New treatments using CGRP inhibitors offer new hope to migraine patients by giving them a chance to regain function and improve their quality of life.
Migraine is one of the most common neurological conditions in the world, and 20% of patients suffer more than 15 migraine days per month. Current therapies are not very effective, leading to refractory patients who have no treatment option available. CGRP inhibitors work to block a key signalling process known to be involved in migraine mediation, to attenuate or prevent episodic or chronic migraine. This represents a new treatment paradigm, offering migraine patients a chance to regain function and improve their quality of life.
Patients currently suffer a estimated total of 3.9bn migraine days per year. Current therapies can struggle to sufficiently control migraine symptoms, especially if taken too late. CGRP inhibitors offer a new hope for patients who have no other treatments available, enabling patients to have more function during attacks, providing them with greater autonomy. Acute therapies have been shown to prevent some of the worst migraine symptom in 37% of patients.

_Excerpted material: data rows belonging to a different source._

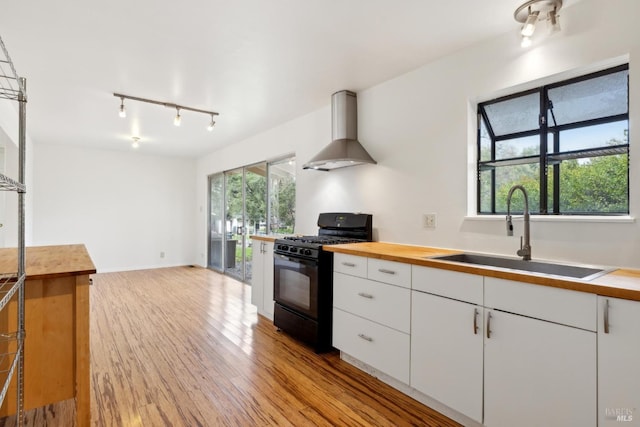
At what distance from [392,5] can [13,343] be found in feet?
9.17

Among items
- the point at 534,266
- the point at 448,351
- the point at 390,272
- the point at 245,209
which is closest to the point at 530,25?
the point at 534,266

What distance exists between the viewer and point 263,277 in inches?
146

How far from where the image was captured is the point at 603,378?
4.39ft

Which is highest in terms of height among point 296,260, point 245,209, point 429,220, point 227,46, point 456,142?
point 227,46

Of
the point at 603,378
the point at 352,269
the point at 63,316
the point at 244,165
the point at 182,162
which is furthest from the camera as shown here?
the point at 182,162

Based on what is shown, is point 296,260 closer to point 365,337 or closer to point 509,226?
point 365,337

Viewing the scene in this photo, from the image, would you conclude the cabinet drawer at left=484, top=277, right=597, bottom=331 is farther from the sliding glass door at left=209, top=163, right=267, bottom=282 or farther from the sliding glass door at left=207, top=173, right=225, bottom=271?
the sliding glass door at left=207, top=173, right=225, bottom=271

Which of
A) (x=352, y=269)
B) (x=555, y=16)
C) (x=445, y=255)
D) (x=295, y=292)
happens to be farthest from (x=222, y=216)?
(x=555, y=16)

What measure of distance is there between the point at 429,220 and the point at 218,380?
201 cm

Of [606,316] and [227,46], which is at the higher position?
[227,46]

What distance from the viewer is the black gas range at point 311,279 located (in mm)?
2781

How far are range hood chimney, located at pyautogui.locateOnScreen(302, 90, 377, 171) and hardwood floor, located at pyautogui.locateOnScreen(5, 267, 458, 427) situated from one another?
1.76 meters

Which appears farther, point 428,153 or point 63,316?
point 428,153

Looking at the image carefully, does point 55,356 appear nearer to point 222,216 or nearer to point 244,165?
point 244,165
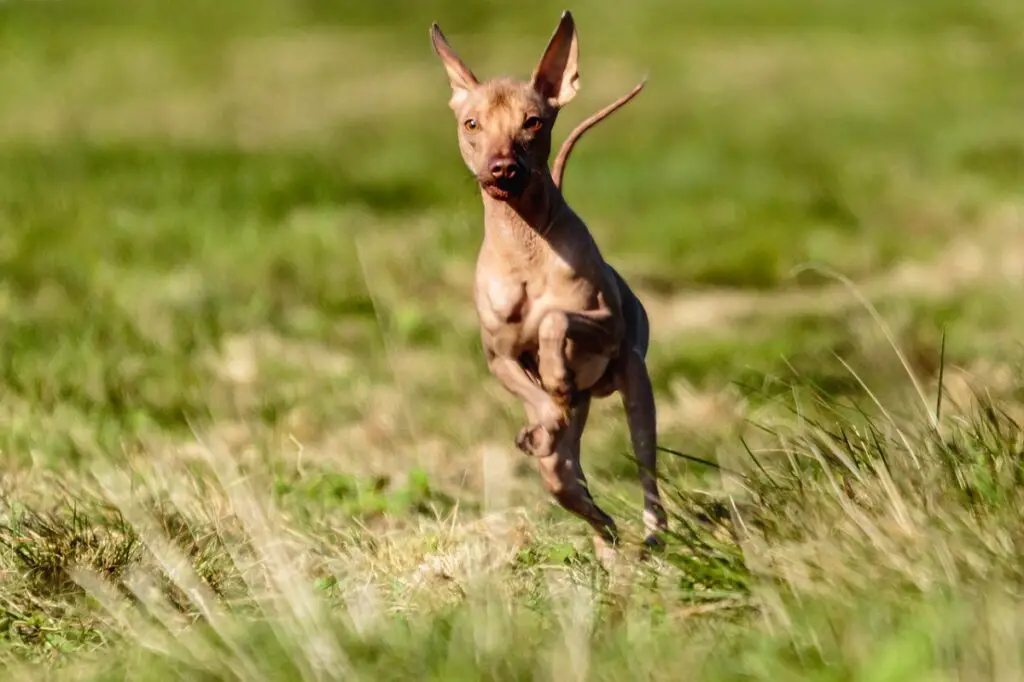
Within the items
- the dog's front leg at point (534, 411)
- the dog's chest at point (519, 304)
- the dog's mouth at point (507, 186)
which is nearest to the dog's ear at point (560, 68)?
the dog's mouth at point (507, 186)

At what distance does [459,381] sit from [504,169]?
386 cm

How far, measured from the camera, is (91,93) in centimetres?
1791

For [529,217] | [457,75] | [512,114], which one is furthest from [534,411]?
[457,75]

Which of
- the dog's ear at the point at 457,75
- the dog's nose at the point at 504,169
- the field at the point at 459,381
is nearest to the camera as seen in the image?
the field at the point at 459,381

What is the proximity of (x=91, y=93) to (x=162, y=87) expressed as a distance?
97 centimetres

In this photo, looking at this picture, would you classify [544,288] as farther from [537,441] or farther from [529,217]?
[537,441]

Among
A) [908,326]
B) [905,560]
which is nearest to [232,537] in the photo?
[905,560]

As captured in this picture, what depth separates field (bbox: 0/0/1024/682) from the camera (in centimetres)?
347

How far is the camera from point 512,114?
425cm

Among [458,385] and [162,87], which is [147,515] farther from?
[162,87]

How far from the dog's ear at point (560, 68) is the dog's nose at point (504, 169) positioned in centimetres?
33

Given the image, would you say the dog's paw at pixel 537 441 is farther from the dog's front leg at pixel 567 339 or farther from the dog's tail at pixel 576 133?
the dog's tail at pixel 576 133

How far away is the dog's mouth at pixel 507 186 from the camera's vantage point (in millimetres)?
4168

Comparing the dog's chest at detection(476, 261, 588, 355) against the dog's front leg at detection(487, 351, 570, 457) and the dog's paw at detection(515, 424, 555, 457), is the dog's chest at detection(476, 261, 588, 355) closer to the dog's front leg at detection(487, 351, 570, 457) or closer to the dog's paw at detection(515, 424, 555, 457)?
the dog's front leg at detection(487, 351, 570, 457)
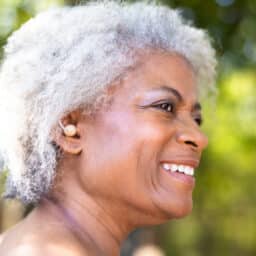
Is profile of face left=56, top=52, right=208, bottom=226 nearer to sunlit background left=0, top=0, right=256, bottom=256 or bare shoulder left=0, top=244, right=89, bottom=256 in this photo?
bare shoulder left=0, top=244, right=89, bottom=256

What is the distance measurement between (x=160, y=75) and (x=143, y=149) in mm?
331

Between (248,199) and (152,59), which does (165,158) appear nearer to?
(152,59)

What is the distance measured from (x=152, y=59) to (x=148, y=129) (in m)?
0.32

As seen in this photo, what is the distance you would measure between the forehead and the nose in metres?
0.13

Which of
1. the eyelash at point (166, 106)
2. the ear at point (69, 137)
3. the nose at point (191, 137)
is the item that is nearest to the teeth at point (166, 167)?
the nose at point (191, 137)

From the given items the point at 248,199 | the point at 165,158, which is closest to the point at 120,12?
the point at 165,158

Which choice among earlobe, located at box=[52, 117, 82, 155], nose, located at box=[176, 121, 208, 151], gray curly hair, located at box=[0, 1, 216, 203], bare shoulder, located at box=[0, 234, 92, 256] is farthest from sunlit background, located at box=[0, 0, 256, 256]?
bare shoulder, located at box=[0, 234, 92, 256]

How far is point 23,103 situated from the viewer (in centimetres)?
307

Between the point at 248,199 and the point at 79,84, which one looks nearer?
the point at 79,84

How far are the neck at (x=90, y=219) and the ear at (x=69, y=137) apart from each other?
0.19 m

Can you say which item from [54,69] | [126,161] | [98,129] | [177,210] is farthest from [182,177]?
[54,69]

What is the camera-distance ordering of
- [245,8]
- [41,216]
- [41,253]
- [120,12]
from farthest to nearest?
1. [245,8]
2. [120,12]
3. [41,216]
4. [41,253]

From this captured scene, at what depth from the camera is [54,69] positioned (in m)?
3.04

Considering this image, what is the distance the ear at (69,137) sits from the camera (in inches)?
120
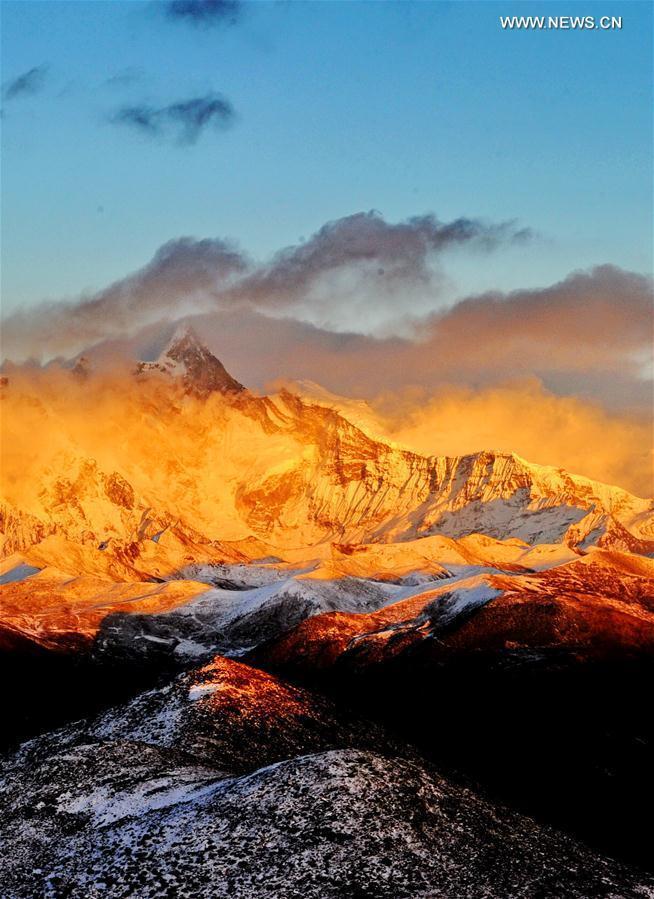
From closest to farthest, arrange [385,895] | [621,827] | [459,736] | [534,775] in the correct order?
1. [385,895]
2. [621,827]
3. [534,775]
4. [459,736]

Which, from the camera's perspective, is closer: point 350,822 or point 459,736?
point 350,822

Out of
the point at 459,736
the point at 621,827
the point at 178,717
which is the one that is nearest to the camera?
the point at 178,717

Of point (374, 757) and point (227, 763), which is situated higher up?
point (374, 757)

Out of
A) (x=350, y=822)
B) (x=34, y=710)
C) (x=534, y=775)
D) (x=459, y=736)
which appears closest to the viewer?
(x=350, y=822)

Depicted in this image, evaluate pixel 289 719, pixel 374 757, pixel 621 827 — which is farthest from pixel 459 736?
pixel 374 757

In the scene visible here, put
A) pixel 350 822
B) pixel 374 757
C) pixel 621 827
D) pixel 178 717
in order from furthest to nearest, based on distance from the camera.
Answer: pixel 621 827
pixel 178 717
pixel 374 757
pixel 350 822

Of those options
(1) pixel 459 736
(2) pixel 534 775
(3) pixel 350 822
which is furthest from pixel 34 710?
(3) pixel 350 822

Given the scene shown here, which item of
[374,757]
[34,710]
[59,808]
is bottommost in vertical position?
[34,710]

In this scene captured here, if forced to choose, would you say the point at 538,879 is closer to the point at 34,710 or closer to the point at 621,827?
the point at 621,827

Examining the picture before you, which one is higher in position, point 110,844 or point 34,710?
point 110,844
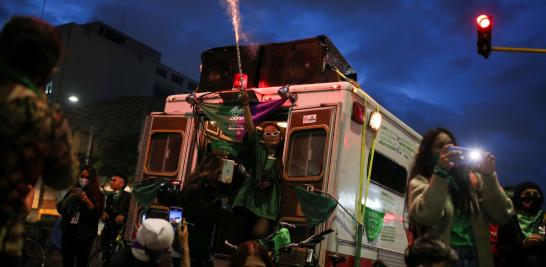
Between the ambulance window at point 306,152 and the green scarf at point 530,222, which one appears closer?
the green scarf at point 530,222

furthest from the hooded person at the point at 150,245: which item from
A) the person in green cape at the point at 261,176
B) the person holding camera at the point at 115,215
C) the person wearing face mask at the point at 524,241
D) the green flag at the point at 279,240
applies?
the person holding camera at the point at 115,215

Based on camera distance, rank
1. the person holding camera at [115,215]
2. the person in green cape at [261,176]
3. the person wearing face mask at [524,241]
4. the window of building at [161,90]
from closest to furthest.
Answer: the person wearing face mask at [524,241]
the person in green cape at [261,176]
the person holding camera at [115,215]
the window of building at [161,90]

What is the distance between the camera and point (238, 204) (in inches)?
244

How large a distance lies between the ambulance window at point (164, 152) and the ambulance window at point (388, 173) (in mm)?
2814

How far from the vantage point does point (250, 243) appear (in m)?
4.10

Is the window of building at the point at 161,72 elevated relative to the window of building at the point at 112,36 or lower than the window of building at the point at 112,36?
lower

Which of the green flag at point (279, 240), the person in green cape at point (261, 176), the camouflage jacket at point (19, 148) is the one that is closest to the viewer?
the camouflage jacket at point (19, 148)

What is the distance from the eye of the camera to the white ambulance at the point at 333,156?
20.0 feet

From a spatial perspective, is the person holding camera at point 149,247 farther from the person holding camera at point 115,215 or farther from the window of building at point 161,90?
the window of building at point 161,90

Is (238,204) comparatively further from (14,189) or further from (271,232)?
(14,189)

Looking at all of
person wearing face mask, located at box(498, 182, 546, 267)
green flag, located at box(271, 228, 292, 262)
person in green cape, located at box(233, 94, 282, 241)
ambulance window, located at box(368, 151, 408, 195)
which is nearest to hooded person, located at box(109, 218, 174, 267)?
green flag, located at box(271, 228, 292, 262)

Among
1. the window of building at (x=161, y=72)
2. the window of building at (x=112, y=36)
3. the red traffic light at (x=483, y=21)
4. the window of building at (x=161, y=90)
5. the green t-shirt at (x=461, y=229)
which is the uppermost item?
the window of building at (x=112, y=36)

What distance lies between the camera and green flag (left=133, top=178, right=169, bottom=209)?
7339 mm

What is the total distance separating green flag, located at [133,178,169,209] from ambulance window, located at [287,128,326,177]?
2.05 m
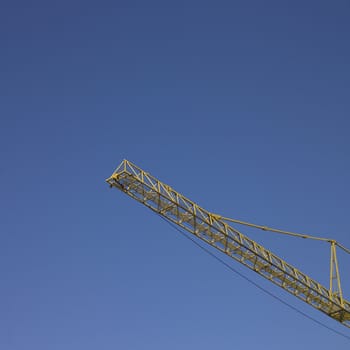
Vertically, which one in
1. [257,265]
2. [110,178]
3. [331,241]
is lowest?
[110,178]

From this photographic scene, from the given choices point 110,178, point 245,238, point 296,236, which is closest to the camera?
point 110,178

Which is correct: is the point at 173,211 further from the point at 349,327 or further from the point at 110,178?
the point at 349,327

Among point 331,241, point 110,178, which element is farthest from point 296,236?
point 110,178

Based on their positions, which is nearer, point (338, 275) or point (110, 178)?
point (110, 178)

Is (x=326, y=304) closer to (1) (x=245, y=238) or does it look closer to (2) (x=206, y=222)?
(1) (x=245, y=238)

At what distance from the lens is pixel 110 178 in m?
45.2

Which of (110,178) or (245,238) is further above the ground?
(245,238)

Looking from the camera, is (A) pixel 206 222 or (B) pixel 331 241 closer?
(A) pixel 206 222

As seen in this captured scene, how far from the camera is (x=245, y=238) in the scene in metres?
48.5

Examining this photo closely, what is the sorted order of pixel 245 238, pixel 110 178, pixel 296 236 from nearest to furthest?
1. pixel 110 178
2. pixel 245 238
3. pixel 296 236

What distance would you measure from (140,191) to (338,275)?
823 inches

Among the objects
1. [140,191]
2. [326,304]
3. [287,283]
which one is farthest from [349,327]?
[140,191]

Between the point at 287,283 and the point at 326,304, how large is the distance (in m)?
4.68

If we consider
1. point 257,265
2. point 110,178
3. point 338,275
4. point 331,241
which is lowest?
point 110,178
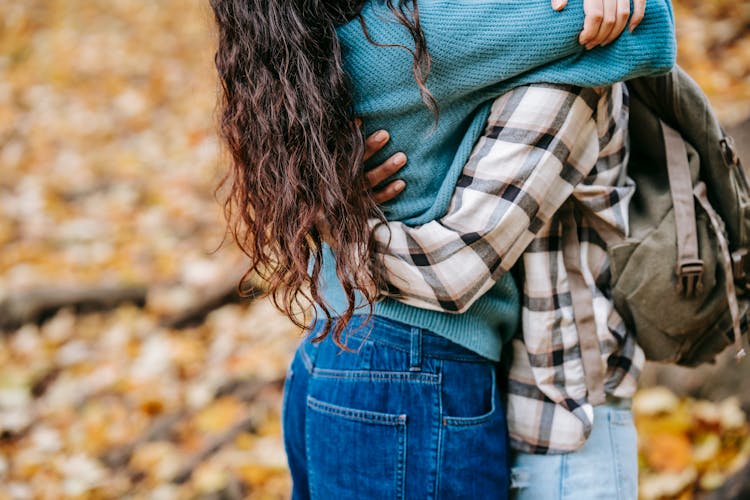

Migraine is one of the most common neurological conditions in the world, affecting about 10% of the general population in Europe. However, up to 50% of sufferers do not seek medical help due to lack of efficacy of existing treatments. CGRP inhibitors may provide a new treatment option, not only for patients taking existing medications, but also for those who opt out of treatment altogether. Thus, an extra 7 million EU patients – who would otherwise not seek out migraine therapy – could find much-needed relief.
Women are 3 times more likely to suffer from migraine than men, meaning the impact of CGRP inhibitors is more likely to be felt by women. However, children and teenagers can also experience migraine, especially once puberty is reached, resulting in loss of time from school. Extended school absences can have longer term consequences on a pupil’s education, which can have a wider impact on productivity later in life.
Higher efficacy therapies can lower the number of primary care appointments needed for existing patients, as well as potentially lowering the burden of medication overuse headache. These new therapies can improve productivity, through lowering the number of days lost to work and school, thereby enabling patients to live fuller lives.